EXERCISE DIRECTIONS. Return exactly the lines from the one containing "Among seasoned ground" through the last line of the records below, both included, and leave out any pictures.

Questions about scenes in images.
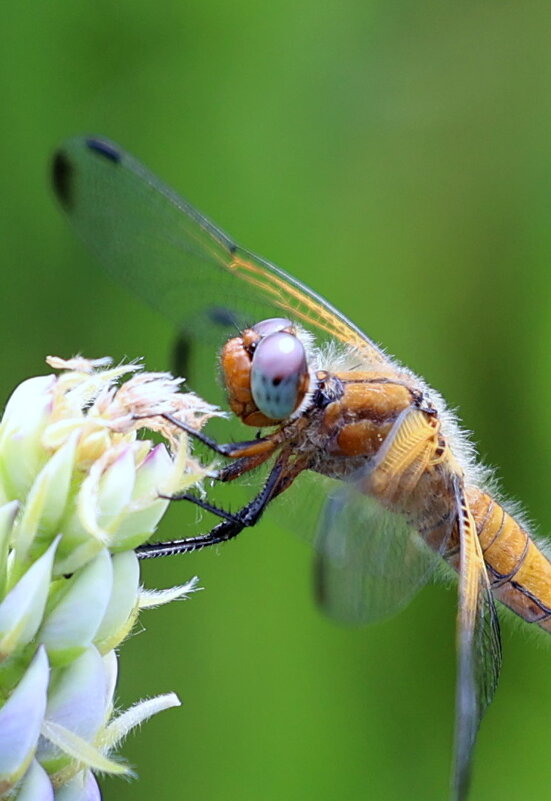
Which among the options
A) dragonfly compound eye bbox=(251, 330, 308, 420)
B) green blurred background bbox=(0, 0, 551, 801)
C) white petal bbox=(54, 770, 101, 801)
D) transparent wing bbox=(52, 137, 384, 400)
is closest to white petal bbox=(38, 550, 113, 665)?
white petal bbox=(54, 770, 101, 801)

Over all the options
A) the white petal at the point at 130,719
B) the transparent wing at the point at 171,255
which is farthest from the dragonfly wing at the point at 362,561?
the white petal at the point at 130,719

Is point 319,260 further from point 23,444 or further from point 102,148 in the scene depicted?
point 23,444

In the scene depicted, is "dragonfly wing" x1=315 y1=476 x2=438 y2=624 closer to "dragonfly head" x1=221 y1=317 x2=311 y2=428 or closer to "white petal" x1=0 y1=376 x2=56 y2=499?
"dragonfly head" x1=221 y1=317 x2=311 y2=428

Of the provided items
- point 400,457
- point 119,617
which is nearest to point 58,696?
point 119,617

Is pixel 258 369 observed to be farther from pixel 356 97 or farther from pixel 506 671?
pixel 356 97

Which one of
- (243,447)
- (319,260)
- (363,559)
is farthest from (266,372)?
(319,260)

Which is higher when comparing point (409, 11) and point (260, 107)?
point (409, 11)
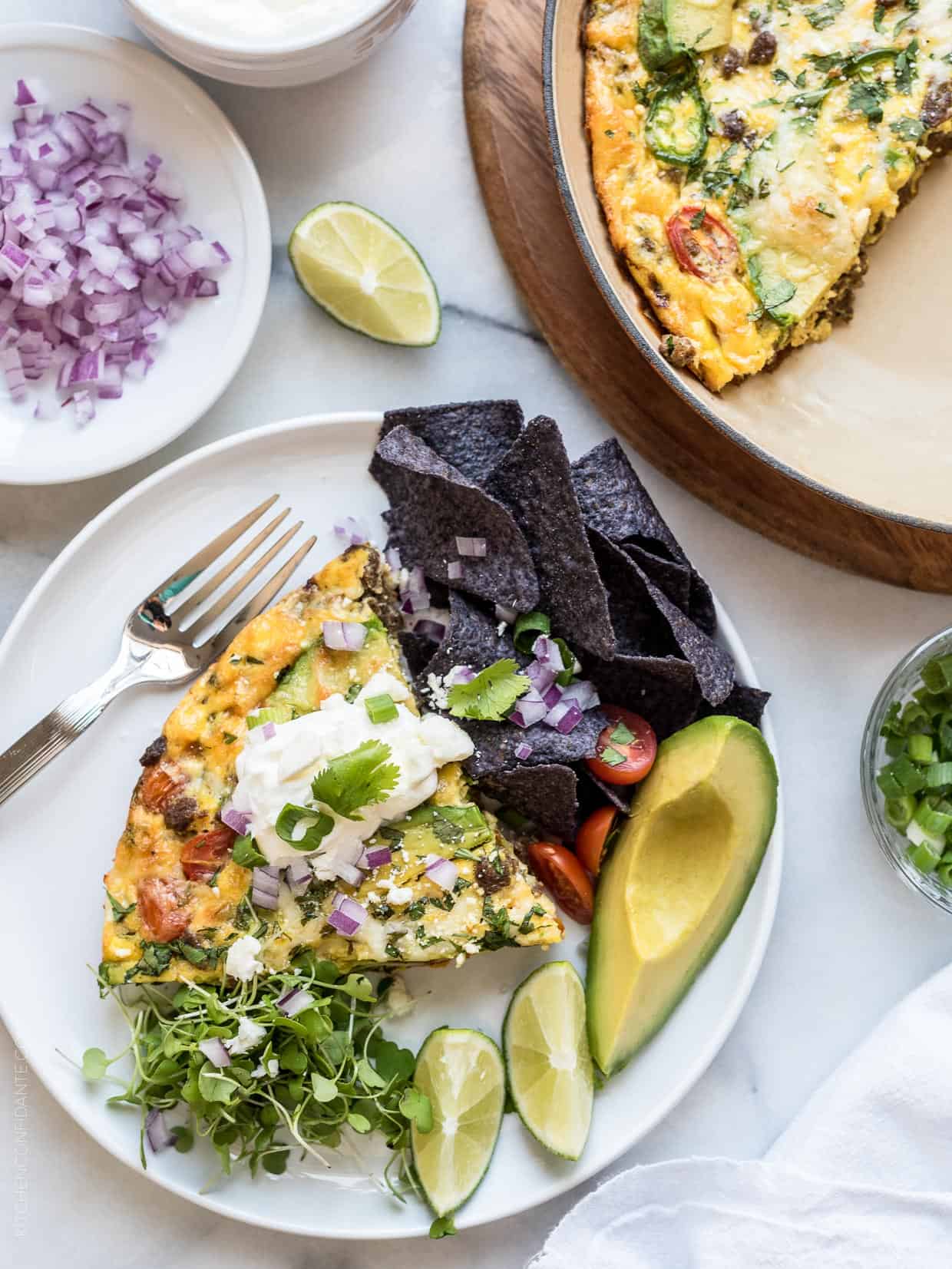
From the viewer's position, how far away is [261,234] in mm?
2646

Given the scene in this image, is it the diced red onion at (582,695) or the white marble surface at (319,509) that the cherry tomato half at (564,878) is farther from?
the white marble surface at (319,509)

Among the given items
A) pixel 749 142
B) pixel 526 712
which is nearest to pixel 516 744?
pixel 526 712

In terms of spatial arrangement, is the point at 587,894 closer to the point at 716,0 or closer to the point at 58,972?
the point at 58,972

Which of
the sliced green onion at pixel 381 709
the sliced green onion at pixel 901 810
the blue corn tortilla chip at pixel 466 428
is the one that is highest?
the blue corn tortilla chip at pixel 466 428

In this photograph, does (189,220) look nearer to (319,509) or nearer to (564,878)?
(319,509)

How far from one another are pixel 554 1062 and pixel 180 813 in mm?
1014

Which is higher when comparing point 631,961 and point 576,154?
point 576,154

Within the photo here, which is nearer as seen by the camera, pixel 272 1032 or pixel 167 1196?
pixel 272 1032

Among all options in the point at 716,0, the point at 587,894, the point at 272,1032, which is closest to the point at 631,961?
the point at 587,894

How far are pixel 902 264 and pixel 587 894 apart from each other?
1.73m

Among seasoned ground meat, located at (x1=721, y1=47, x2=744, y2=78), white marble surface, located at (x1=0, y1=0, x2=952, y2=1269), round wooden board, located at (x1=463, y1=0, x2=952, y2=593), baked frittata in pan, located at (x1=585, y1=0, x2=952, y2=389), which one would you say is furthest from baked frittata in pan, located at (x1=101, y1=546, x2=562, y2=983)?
seasoned ground meat, located at (x1=721, y1=47, x2=744, y2=78)

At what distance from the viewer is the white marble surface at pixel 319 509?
9.31ft

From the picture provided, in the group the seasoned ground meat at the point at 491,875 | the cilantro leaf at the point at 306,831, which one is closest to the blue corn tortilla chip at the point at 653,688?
the seasoned ground meat at the point at 491,875

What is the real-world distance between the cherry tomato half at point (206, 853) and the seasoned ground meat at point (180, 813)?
40mm
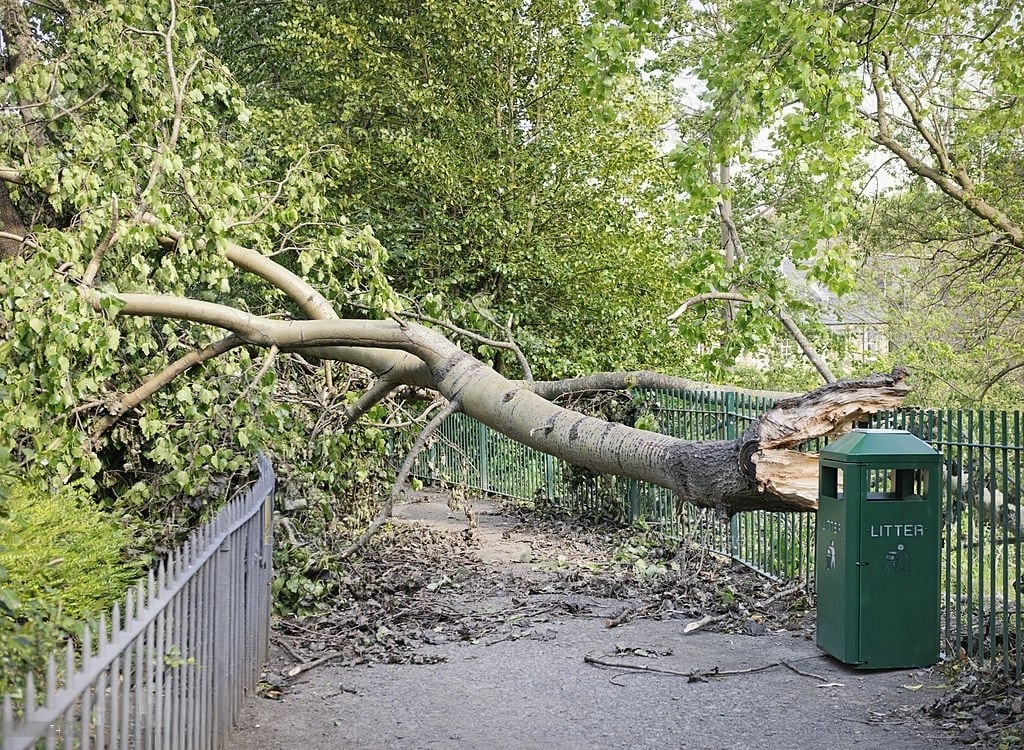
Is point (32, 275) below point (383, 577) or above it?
above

ANSWER TO THIS PROBLEM.
Among seasoned ground meat, located at (x1=721, y1=47, x2=744, y2=78), white marble surface, located at (x1=0, y1=0, x2=952, y2=1269), round wooden board, located at (x1=463, y1=0, x2=952, y2=593), baked frittata in pan, located at (x1=585, y1=0, x2=952, y2=389), which one would you say is furthest from baked frittata in pan, located at (x1=101, y1=546, x2=562, y2=983)?
seasoned ground meat, located at (x1=721, y1=47, x2=744, y2=78)

At what distance from the viewer is the white marble surface at pixel 319 509?
9.31ft

From the picture provided, in the group the seasoned ground meat at the point at 491,875 | the cilantro leaf at the point at 306,831, which one is closest to the blue corn tortilla chip at the point at 653,688?
the seasoned ground meat at the point at 491,875

What is the real-world distance between the cherry tomato half at point (206, 853) and the seasoned ground meat at point (180, 813)?
40mm
Is point (32, 275) below point (383, 577) or above it?
above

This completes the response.